Extracted text
The U.S.-India nuclear agreement is the wrong deal with the wrong energy source.
As skeptics increasingly voice concerns that the proposed U.S.-India nuclear agreement could damage the world’s nonproliferation regime, advocates of the deal have sought to put a positive spin on the issue by stressing the energy benefits to both countries. Secretary of State Condoleezza Rice wrote in the March 13 Washington Post, “Civilian nuclear energy will make [India] less reliant on unstable sources of oil and gas.” Indian Amb. Ronen Sen declared in a March 21 interview with the online news site Rediff.com that “If we in India reduce our dependency on imported fossil fuels, one obvious consequence would be the stabilization of international oil prices at lower levels.”
These claims, however, don’t stand up to scrutiny. In 2005, only about 1 percent of India’s installed electrical capacity of 120 gigawatts electric (GWe) was fueled by oil, according to figures available at Indian President A. P. J. Abdul Kalam’s website. Nuclear energy accounts for only about 2.7 percent of India’s capacity. Most of India’s energy comes from coal (55 percent) and hydroelectric power (26.4 percent); some comes from natural gas (10.3 percent). Wind, solar, and other renewable energy sources (5.2 percent) produce more centrally generated electricity than both oil and nuclear combined.
This is not surprising. India prefers not to use its oil for centrally generated electricity, but rather reserves it for other uses such as transportation. So India’s use of nuclear energy will do little to release more oil into the international market. And while nuclear energy could supplant coal energy, doing so would be far more expensive than raising the level of energy efficiency, not to mention the huge additional costs of storing radioactive spent fuel and disposing of nuclear waste.

Task details
Can you write out, word for word, the stretch of the piece on the U.S.-India nuclear deal from "This is not" through "of nuclear waste."? The material that comes next isn't needed.

Information provided
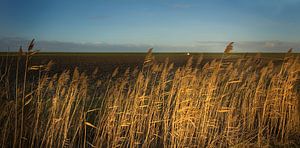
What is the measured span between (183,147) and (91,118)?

Response to the task
This is not surprising. India prefers not to use its oil for centrally generated electricity, but rather reserves it for other uses such as transportation. So India’s use of nuclear energy will do little to release more oil into the international market. And while nuclear energy could supplant coal energy, doing so would be far more expensive than raising the level of energy efficiency, not to mention the huge additional costs of storing radioactive spent fuel and disposing of nuclear waste.